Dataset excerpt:
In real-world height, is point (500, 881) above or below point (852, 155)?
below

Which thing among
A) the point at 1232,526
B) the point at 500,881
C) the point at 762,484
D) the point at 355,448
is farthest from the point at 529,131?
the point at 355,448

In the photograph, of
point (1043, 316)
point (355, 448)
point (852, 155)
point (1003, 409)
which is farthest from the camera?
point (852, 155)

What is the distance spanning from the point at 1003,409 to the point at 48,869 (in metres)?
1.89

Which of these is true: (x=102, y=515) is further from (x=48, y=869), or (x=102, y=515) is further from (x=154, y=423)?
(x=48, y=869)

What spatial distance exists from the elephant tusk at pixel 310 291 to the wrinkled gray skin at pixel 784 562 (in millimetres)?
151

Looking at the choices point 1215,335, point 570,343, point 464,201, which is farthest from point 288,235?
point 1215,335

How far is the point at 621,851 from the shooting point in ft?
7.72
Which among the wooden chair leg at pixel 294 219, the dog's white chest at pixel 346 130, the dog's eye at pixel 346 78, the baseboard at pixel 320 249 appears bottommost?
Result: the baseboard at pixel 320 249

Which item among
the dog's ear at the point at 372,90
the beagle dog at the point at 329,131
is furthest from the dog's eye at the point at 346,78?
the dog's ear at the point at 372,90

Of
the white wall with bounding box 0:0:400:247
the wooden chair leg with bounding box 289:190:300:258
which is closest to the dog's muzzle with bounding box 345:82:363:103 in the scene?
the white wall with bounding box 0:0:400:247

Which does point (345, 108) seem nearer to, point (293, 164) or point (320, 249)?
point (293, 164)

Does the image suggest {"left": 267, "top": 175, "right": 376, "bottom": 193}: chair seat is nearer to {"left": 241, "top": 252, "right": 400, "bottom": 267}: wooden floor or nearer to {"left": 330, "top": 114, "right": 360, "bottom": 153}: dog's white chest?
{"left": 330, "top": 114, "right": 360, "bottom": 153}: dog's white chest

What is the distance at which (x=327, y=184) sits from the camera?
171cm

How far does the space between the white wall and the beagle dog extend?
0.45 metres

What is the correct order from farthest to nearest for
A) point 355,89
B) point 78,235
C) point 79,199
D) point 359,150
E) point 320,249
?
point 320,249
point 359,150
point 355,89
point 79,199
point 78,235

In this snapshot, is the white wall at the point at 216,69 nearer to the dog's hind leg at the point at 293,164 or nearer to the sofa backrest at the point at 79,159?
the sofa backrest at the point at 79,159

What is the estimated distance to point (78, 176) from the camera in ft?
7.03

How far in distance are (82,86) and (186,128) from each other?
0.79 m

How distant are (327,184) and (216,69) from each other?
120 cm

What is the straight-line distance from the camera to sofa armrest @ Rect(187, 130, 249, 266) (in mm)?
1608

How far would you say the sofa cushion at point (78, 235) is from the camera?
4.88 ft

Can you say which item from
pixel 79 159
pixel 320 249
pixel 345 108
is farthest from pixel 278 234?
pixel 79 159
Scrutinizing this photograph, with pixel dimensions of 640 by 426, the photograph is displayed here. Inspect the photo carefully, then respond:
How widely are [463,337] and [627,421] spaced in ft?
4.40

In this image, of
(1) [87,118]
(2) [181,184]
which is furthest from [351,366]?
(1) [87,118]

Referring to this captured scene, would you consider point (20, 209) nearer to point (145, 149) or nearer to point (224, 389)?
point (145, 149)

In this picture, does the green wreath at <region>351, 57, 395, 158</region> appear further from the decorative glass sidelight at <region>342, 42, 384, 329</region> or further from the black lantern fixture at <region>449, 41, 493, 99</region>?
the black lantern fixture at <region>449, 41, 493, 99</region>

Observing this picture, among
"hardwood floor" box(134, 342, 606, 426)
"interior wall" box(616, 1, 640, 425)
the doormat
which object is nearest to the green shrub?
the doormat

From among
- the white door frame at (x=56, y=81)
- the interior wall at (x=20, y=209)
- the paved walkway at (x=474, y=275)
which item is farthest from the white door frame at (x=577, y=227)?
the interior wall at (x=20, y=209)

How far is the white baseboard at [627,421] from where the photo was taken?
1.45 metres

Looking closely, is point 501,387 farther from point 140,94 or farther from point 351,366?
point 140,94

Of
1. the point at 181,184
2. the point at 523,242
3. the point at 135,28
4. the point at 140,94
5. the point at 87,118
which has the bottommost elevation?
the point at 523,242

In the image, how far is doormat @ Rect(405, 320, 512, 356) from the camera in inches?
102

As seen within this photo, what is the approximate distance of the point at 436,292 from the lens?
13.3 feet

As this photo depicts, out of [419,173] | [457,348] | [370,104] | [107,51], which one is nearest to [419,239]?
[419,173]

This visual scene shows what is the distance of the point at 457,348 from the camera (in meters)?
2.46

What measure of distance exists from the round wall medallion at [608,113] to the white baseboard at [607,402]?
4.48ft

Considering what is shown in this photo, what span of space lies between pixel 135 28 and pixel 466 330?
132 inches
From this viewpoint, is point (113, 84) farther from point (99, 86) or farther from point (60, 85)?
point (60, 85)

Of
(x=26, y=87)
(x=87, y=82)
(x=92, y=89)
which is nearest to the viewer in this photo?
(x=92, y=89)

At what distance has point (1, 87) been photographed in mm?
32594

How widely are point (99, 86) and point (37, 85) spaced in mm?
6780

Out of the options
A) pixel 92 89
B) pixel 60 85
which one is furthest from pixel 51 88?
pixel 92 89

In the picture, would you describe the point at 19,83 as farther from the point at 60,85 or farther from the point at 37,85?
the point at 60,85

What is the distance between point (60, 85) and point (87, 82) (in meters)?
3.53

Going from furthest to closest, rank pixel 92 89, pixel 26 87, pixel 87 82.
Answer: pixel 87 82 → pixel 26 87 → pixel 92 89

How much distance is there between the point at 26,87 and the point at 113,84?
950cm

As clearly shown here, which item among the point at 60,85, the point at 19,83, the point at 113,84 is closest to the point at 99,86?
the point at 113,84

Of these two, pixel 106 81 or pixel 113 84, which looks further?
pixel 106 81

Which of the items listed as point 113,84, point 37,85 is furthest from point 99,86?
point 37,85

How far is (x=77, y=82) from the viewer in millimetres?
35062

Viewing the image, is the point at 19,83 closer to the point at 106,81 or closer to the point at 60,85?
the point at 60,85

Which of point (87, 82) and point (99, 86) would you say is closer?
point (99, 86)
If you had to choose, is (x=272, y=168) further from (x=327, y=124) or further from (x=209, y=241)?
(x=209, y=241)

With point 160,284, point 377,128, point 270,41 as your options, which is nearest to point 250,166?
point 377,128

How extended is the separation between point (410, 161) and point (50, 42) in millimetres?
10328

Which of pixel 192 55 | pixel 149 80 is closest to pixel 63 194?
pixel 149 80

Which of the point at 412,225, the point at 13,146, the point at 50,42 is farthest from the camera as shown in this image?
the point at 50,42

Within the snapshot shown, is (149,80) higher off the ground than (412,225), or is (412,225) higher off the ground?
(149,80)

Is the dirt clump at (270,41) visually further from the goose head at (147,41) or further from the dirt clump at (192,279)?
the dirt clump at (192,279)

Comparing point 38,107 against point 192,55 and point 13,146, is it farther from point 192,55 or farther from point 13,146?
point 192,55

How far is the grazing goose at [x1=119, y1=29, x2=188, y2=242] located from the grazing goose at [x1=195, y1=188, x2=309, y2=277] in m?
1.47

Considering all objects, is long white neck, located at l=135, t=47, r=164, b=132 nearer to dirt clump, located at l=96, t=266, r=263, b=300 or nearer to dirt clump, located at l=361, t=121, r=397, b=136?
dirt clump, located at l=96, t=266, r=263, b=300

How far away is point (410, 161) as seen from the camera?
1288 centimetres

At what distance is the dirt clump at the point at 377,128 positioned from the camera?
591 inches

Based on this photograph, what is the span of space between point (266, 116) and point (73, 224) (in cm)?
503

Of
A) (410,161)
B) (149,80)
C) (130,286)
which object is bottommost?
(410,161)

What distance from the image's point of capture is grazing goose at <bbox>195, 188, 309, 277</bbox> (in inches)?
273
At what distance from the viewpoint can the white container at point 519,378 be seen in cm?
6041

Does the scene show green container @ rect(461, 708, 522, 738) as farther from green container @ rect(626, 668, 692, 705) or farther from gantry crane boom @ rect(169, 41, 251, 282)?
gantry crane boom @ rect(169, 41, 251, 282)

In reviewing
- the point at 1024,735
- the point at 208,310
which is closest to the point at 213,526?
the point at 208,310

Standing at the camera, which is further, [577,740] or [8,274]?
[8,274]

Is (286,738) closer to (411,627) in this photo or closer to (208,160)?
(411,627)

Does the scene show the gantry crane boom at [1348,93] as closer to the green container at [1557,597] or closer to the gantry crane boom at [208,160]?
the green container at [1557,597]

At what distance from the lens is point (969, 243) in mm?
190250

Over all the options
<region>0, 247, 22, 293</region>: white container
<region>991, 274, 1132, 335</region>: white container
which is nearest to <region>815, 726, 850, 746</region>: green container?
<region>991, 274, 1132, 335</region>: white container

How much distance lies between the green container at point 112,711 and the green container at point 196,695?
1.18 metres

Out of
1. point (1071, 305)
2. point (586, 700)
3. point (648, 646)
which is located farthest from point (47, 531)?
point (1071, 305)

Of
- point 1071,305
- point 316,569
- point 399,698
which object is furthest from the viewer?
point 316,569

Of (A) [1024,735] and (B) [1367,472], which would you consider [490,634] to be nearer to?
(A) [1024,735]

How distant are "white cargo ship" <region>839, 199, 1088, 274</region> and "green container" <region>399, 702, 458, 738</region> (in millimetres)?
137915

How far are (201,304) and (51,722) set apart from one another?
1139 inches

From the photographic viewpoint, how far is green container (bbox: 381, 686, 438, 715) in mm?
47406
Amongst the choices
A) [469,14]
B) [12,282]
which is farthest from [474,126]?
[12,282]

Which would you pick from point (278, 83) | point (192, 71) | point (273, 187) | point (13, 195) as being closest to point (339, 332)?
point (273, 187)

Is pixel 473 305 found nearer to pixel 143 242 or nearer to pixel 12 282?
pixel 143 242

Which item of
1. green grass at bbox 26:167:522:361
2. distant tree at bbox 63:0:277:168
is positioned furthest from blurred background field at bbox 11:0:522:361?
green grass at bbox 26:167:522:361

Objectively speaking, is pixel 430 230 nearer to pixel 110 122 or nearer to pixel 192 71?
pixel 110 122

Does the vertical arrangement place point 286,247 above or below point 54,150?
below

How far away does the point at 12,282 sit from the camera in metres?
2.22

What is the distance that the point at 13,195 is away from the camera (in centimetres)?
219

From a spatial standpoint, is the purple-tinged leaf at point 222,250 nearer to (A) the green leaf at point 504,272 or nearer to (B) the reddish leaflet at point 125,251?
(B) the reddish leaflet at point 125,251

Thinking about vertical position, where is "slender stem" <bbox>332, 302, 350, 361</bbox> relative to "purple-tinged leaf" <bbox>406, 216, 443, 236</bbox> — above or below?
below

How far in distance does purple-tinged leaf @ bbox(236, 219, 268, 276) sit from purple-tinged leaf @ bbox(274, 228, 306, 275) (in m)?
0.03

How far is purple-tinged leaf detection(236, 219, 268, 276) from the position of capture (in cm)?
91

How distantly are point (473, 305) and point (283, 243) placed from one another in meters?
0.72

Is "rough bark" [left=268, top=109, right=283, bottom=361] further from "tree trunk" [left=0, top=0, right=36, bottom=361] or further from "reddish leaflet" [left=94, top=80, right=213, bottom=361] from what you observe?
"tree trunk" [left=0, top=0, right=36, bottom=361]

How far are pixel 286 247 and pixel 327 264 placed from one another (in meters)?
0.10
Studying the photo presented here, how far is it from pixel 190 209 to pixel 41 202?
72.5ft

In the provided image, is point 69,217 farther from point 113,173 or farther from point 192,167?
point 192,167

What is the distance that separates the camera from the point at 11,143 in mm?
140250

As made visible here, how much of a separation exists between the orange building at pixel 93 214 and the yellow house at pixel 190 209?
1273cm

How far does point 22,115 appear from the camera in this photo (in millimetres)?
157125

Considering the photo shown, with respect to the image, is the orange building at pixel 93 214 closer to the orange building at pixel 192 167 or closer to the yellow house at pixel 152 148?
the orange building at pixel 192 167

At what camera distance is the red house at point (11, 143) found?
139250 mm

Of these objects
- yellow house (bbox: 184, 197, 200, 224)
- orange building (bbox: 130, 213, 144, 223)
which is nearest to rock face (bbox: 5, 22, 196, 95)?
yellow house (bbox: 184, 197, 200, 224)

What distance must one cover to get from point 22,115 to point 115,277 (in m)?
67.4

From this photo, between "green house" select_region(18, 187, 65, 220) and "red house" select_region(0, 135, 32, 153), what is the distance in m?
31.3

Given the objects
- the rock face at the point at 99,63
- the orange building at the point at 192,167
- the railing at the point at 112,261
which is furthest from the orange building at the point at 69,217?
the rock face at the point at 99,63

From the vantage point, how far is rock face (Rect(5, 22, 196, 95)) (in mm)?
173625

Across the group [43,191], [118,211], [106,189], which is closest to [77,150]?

### GIVEN REQUEST
Your task is to reproduce, exactly and exclusively, the lines from the one holding "What distance must" through the final line of the listing.

### TASK SOLUTION
What distance must one cover to get from point 22,115 to point 115,277 (in m)?
67.4

From this photo, between "green house" select_region(18, 187, 65, 220) and "red house" select_region(0, 135, 32, 153), what is the distance in m?
31.3

Given the objects
- the rock face at the point at 99,63
- the orange building at the point at 192,167
- the railing at the point at 112,261
which is furthest from the orange building at the point at 69,217?
the rock face at the point at 99,63

From the vantage point, how far is rock face (Rect(5, 22, 196, 95)) (in mm)?
173625

Across the group [43,191], [118,211], [106,189], which is closest to [77,150]?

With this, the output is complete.